## Selected excerpt
····················
The clause gives the commissioner the power to issue an enforcement notice, which requires a person to take steps or refrain from taking steps specified in the notice. For example, the commissioner can use an enforcement notice to compel a data controller to give effect to a data subject if they have otherwise failed to do so. Section 40 of the Data Protection Act 1998 made similar provision. In respect of the hon. Lady’s questions concerning the law enforcement aspects of the clause and the need for impact assessments, and the powers that the ICO might need to ensure that those impact assessments are done and are appropriate, I will have to write to her on the details of those latter points.
Question put and agreed to.
Clause 148 accordingly ordered to stand part of the Bill.
Clause 149
Enforcement notices: supplementary
Amendment made: 56, in clause 149, page 83, line 36, leave out “with the day on which” and insert “when”.—(Margot James.)
This amendment is consequential on Amendment 71.
Clause 149, as amended, ordered to stand part of the Bill.
Clause 150
Enforcement notices: rectification and erasure of personal data etc
Question proposed, That the clause stand part of the Bill.
As part of the Information Commissioner’s suite of corrective powers, she can issue penalty notices to data controllers requiring them to pay a fine. Fines can be issued where a controller has failed to comply with a previous notice or where significant breaches of data protection legislation have taken place. Members will be aware from our debate this afternoon that the maximum such penalty will increase from £0.5 million to £17 million, or 4% of global turnover, for the most serious breaches.
When imposing a penalty for breaches of the GDPR, the commissioner must follow the procedures set out in article 83 of the GDPR, which include acting on a case-by-case basis; ensuring that the fine is effective, proportionate and dissuasive; and taking into account various factors. Because law enforcement and intelligence services processing falls outside the scope of the GDPR, the clause makes parallel provision in respect of breaches of those parts of the Bill, including by listing matters that the commissioner must take into account when deciding whether to issue a fine for that type of processing and when determining the magnitude of that fine.
Government amendments 179 and 180 make it clear that, when considering a person’s failure to comply with notices—an information notice, for example—the commissioner is to have regard to the matters listed in article 83(2) of the GDPR and, in relation to law enforcement processing and intelligence processing, to clause 154(3) and (4) of the Bill. Clause 154 prescribes such requirements only for decisions regarding the issuing of a monetary penalty notice in relation to certain failings. The commissioner has powers to prepare guidance on how she uses her enforcement powers, so she could decide, as a matter of policy, to have regard to those matters in relation to other failings. However, the Government’s view is that there should be a requirement for her to do so in the Bill.
Government amendment 57 makes an addition to clause 154(3)(c) to ensure that the Information Commissioner takes into account any actions the controller has taken to mitigate not only damages, but distress suffered by the data subject. The amendment will bring the clause into line with other similar clauses in the Bill, where the Information Commissioner must take into account damage or distress caused. They include clause 149 regarding enforcement notices, where the Information Commissioner must take into account the magnitude of the damage or distress caused by the controller. I am sure right hon. and hon. Members will agree that providing consistency across the Bill is important; the amendment is a step to ensure that that is provided.
Amendment 179 agreed to.
Amendments made: 57, in clause 154, page 86, line 10, at end insert “or distress”.
····················
## Short exercise 1
List every amendment number that appears in the data protection debate.
## Short exercise 2
Carry on the data protection debate from its final sentence.
The lines after this point have no connection to the data protection debate.

## Given information
····················
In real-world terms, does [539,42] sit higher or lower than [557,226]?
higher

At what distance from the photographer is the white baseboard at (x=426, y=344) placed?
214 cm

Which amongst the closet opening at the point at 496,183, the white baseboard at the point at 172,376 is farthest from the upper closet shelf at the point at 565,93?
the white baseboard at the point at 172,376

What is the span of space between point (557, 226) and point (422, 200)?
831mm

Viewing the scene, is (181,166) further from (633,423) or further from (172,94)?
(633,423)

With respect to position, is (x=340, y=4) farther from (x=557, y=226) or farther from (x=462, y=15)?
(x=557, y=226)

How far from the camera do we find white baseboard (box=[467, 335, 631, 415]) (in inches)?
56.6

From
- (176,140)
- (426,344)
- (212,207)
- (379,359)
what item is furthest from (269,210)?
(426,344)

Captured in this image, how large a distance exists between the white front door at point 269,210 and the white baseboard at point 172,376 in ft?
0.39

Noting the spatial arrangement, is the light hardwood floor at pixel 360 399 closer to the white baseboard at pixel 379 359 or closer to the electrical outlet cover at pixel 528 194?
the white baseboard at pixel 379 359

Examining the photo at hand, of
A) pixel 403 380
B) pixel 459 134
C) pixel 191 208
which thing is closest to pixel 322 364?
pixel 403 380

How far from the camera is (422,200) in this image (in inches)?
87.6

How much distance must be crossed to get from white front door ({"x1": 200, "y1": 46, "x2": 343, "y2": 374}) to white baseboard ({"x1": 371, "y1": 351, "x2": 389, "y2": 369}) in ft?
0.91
····················
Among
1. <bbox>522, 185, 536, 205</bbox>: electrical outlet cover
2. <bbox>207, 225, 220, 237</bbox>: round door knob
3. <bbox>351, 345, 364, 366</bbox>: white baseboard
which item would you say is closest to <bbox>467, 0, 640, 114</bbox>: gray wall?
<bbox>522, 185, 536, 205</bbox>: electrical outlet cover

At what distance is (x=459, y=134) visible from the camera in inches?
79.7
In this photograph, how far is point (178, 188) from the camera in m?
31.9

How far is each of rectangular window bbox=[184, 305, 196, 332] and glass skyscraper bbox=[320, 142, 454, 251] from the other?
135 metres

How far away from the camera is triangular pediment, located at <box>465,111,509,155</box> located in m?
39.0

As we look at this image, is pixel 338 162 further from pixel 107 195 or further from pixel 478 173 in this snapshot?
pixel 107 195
····················
## Task result 1
56, 71, 179, 180, 57

## Task result 2
This amendment is for consistency with Clause 149(2). It requires the Commissioner, when deciding whether to give a penalty notice to a person in respect of a failure to which the GDPR does not apply and when determining the amount of the penalty, to have regard to any action taken by the controller or processor to mitigate the distress suffered by data subjects as a result of the failure.
Amendment 180, in clause 154, page 86, line 28, at end insert—
“(3A) Subsections (2) and (3) do not apply in the case of a decision or determination relating to a failure described in section 148(5).” —(Margot James.)
See the explanatory statement for amendment 179.
Question proposed, That the clause, as amended, stand part of the Bill.
I am sorry to labour the point; it is pertinent to the clause but also relates to the debate that we just had on information notices. The Minister has failed to set out why the Government have removed the custodial sentence as an enforcement power of the Information Commissioner when data controllers or processors breach information notices. The Minister said earlier that she does not accept that it is the Information Commissioner’s view that that weakens the existing data protection regime, but the commissioner explicitly set that out in her written evidence to the Committee:
“The new approach in the Bill of failure to comply with an IN no longer being a criminal offence but punishable by a monetary penalty issued by the ICO is likely to be less of a deterrent”.
We very much welcome the increased penalty as a sanction by the Information Commissioner, but the Minister has so far failed to set out why she has removed that custodial sentence, which, as the Information Commissioner has laid out, is a serious deterrent. That could weaken her abilities to investigate complex situations and, as I mentioned earlier, it is in direct contrast to the Irish Government’s approach, which carries a fine but also a custodial sentence of up to five years’ imprisonment if the data controller fails to comply with an information notice.
In written evidence, again, the Information Commission suggests that the Government’s approach pales in comparison to that taken by Ireland. Will the Minister take this opportunity to explain why she has so significantly weakened the Information Commissioner’s important powers?
The clause replicates section 55(a) of the 1998 Act, which gives the commissioner a power to serve a monetary penalty, requiring the data controller to pay the commissioner an amount determined by the commissioner. The maximum penalty is specified in clause 156. Before the commissioner can issue a penalty notice, she must be satisfied that a person has failed to comply with certain provisions of the GDPR or the Bill, or has failed to comply with an information notice, assessment notice or enforcement notice.
Clearly, it is up to the commissioner to decide whether a penalty notice is appropriate. She has stated:
“It’s about putting the…citizen first. We can’t lose sight of that…It’s true we’ll have the power to impose fines much bigger than the £500,000 limit the DPA allows us.”
I was coming on to answer the hon. Member for Sheffield, Heeley, but as the hon. Member for Cambridge has raised her question again, I will jump to it. We are not removing all criminal powers under this new legislation. Under paragraph 2 of schedule 15, the commissioner may enforce assessment notices. That power includes the new offence of obstructing a warrant, which is a criminal offence, so criminal offences do remain. As I said, we are looking at the commissioner’s desire for stronger powers in certain areas, but under the current law there is a criminal sanction only for non-compliance with a notice, and that offence is not used. A civil penalty is a better way forward and is provided as the appropriate sanction by the GDPR itself.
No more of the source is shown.